● **Work to do**
Please copy each of the records below word for word.

● **Data rows**
— BEGIN —

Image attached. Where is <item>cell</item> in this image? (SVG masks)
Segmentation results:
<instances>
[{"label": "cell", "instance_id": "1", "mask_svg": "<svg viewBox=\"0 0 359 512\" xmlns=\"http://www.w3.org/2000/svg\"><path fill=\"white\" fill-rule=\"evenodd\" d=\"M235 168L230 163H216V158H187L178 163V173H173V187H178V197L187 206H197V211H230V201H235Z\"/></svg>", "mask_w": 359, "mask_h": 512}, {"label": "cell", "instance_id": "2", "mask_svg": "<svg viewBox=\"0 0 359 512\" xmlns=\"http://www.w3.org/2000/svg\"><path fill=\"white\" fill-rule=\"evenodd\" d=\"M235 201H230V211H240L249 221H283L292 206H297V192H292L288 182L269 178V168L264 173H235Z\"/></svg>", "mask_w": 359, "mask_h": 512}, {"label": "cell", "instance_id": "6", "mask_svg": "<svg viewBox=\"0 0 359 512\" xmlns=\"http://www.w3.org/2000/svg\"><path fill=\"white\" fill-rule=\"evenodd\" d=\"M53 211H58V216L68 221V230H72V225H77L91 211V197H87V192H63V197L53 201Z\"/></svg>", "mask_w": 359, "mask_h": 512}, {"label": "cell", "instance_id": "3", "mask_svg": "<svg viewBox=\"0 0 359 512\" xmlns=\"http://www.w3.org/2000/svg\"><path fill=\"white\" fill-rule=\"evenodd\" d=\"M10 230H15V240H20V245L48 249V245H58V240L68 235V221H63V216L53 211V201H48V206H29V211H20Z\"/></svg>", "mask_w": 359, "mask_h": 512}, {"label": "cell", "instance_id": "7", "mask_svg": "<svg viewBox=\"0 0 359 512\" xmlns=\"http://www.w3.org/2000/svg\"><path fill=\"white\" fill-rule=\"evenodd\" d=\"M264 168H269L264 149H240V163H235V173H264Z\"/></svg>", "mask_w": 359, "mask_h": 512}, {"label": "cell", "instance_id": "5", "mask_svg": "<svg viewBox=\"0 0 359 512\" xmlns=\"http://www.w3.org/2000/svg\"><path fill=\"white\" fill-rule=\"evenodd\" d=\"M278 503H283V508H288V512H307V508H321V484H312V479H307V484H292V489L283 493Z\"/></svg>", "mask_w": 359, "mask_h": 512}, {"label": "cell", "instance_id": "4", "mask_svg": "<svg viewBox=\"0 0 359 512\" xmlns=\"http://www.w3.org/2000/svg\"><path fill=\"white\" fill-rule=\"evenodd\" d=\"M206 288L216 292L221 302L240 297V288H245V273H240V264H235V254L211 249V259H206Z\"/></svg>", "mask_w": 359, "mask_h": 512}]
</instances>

— END —

● **Exercise output**
Image attached. Where is <item>cell</item> in this image? (SVG masks)
Segmentation results:
<instances>
[{"label": "cell", "instance_id": "1", "mask_svg": "<svg viewBox=\"0 0 359 512\" xmlns=\"http://www.w3.org/2000/svg\"><path fill=\"white\" fill-rule=\"evenodd\" d=\"M235 168L230 163H216V158H187L178 163V173H173V187H178V197L187 206H197V211H230V201H235Z\"/></svg>", "mask_w": 359, "mask_h": 512}, {"label": "cell", "instance_id": "2", "mask_svg": "<svg viewBox=\"0 0 359 512\" xmlns=\"http://www.w3.org/2000/svg\"><path fill=\"white\" fill-rule=\"evenodd\" d=\"M235 201H230V211H240L249 221H283L292 206H297V192H292L288 182L269 178V168L264 173H235Z\"/></svg>", "mask_w": 359, "mask_h": 512}, {"label": "cell", "instance_id": "6", "mask_svg": "<svg viewBox=\"0 0 359 512\" xmlns=\"http://www.w3.org/2000/svg\"><path fill=\"white\" fill-rule=\"evenodd\" d=\"M53 211H58V216L68 221V230H72V225H77L91 211V197H87V192H63V197L53 201Z\"/></svg>", "mask_w": 359, "mask_h": 512}, {"label": "cell", "instance_id": "3", "mask_svg": "<svg viewBox=\"0 0 359 512\" xmlns=\"http://www.w3.org/2000/svg\"><path fill=\"white\" fill-rule=\"evenodd\" d=\"M10 230H15V240H20V245L48 249V245H58V240L68 235V221H63V216L53 211V201H48V206H29V211H20Z\"/></svg>", "mask_w": 359, "mask_h": 512}, {"label": "cell", "instance_id": "7", "mask_svg": "<svg viewBox=\"0 0 359 512\" xmlns=\"http://www.w3.org/2000/svg\"><path fill=\"white\" fill-rule=\"evenodd\" d=\"M264 168H269L264 149H240V163H235V173H264Z\"/></svg>", "mask_w": 359, "mask_h": 512}, {"label": "cell", "instance_id": "5", "mask_svg": "<svg viewBox=\"0 0 359 512\" xmlns=\"http://www.w3.org/2000/svg\"><path fill=\"white\" fill-rule=\"evenodd\" d=\"M278 503H283V508H288V512H307V508H321V484H312V479H307V484H292V489L283 493Z\"/></svg>", "mask_w": 359, "mask_h": 512}, {"label": "cell", "instance_id": "4", "mask_svg": "<svg viewBox=\"0 0 359 512\" xmlns=\"http://www.w3.org/2000/svg\"><path fill=\"white\" fill-rule=\"evenodd\" d=\"M206 288L216 292L221 302L240 297V288H245V273H240V264H235V254L211 249V259H206Z\"/></svg>", "mask_w": 359, "mask_h": 512}]
</instances>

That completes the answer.